INFORMATION SHOWN →
start

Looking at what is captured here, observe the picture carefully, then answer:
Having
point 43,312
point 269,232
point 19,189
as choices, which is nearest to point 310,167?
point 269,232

end

INSTRUCTIONS TO FOLLOW → Write out every entry above, word for word.

FULL ANSWER →
Looking at what is captured here, observe the picture carefully, then answer:
Having
point 43,312
point 269,232
point 19,189
as choices, which is nearest to point 310,167?
point 269,232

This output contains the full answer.